Torrance (1992) identified five major mental abilities, fluency (the ability to produce many ideas), flexibility (the ability to take different approaches to a problem), originality (generating unique ideas), elaboration (the ability to add details to ideas), and resistance to premature closure (the ability to stay open and avoid leaping to conclusions). He also noted several other important creative strengths. Among these are emotional expressiveness, storytelling articulateness, unusual visualization, humor, and fantasy. However, there are other widely recognized mental abilities that contribute to creativity (A good discussion is in Davis and Rimm, 1998, p. 186-8). These include problem finding (detecting difficulties, missing information), problem defining (the ability to identify the "real" problem), visualization (imagining things in the mind's eye), regression (thinking playfully like a child), transformation (changing ideas into new ones) and analogical thinking. In addition, many intellectual abilities support creativity: evaluation, synthesis, analysis, prediction, concentration, and logic.

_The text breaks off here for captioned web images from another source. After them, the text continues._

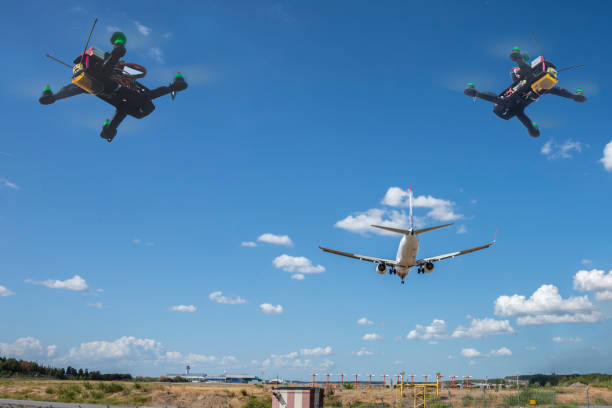 Two drones flying near an airplane stock photo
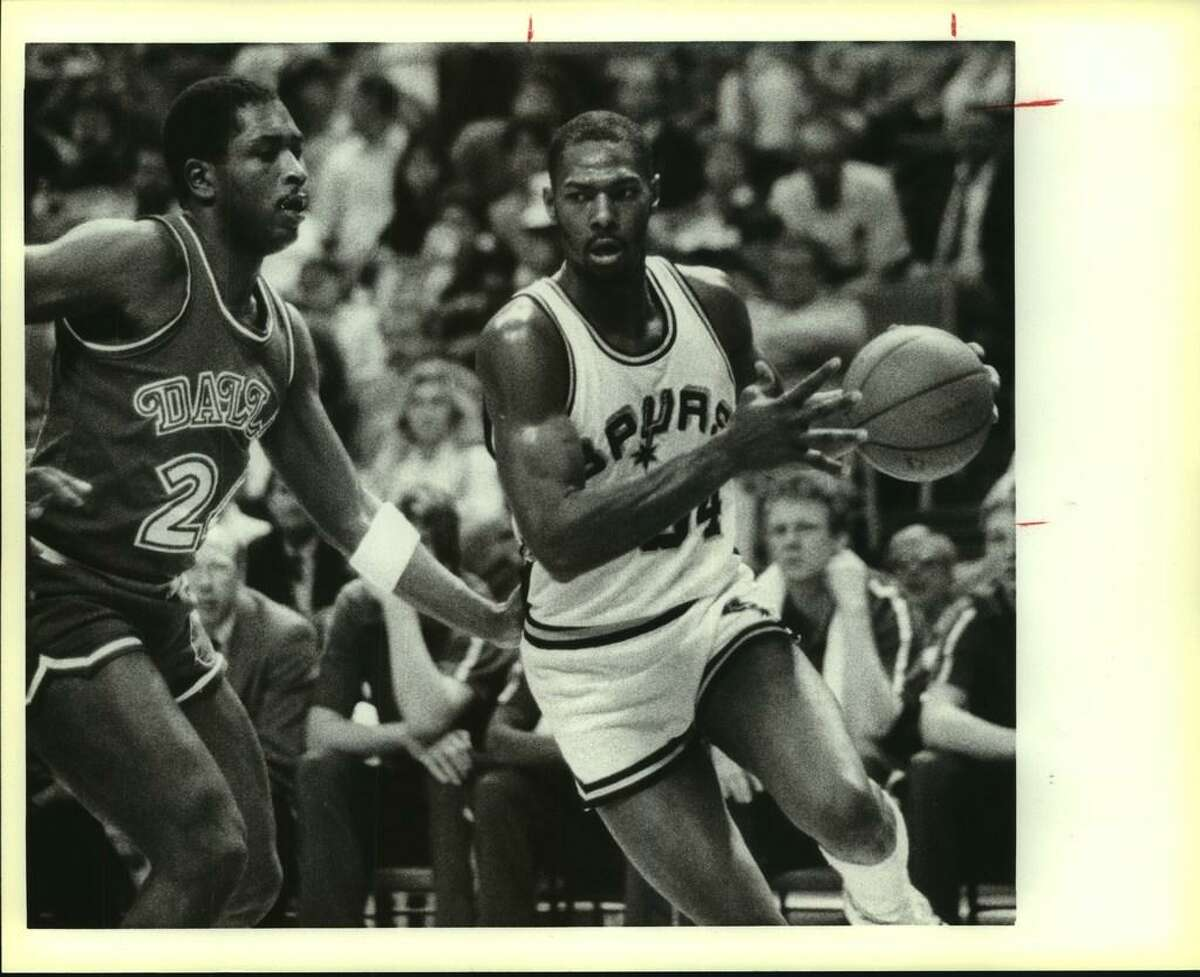 1985 file photo: Spurs Mike Mitchell drives past Dallas' Mark Aguirre.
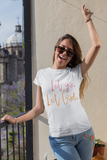 happy woman on balcony with hand in the air wearing white let go let God t shirt inspirational motivational message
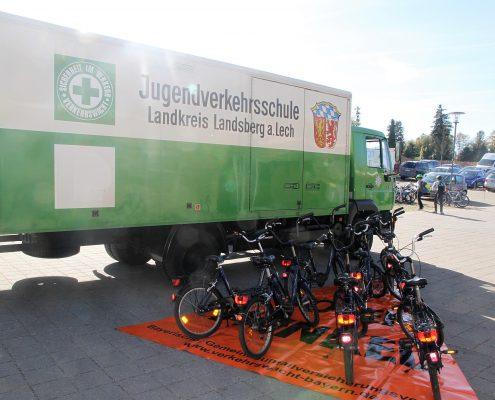 Ein grüner, großer Laster der Jugendverkehrsschule Landkreis Landsberg a. Lech auf einem Parkplatz und einigen Fahrrädern die vor diesem stehen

Bull and Davis (1980), among others (Holland, 1961; Walkup, 1965, Taft and Gilchrist, 1971; Davis, 1975) contended that the best measure of a person's creative potential was his/her history of past creative accomplishments. This supports the argument that involving students in creative school activities may lead to later creative achievements. Bull and Davis classified activities as non-creative, minor creative, and major creative, providing a scale against which to judge a set of accomplishments. Minor creative activities were mostly for personal enjoyment and involved such things as flower arranging, personal home decoration, writing unpublished stories, and producing artwork (unpaid), among others. Major creative activities required some type of public recognition and included publications of poetry or stories, sale of crafts or artwork, patents and commercially available games, and being hired as a performer.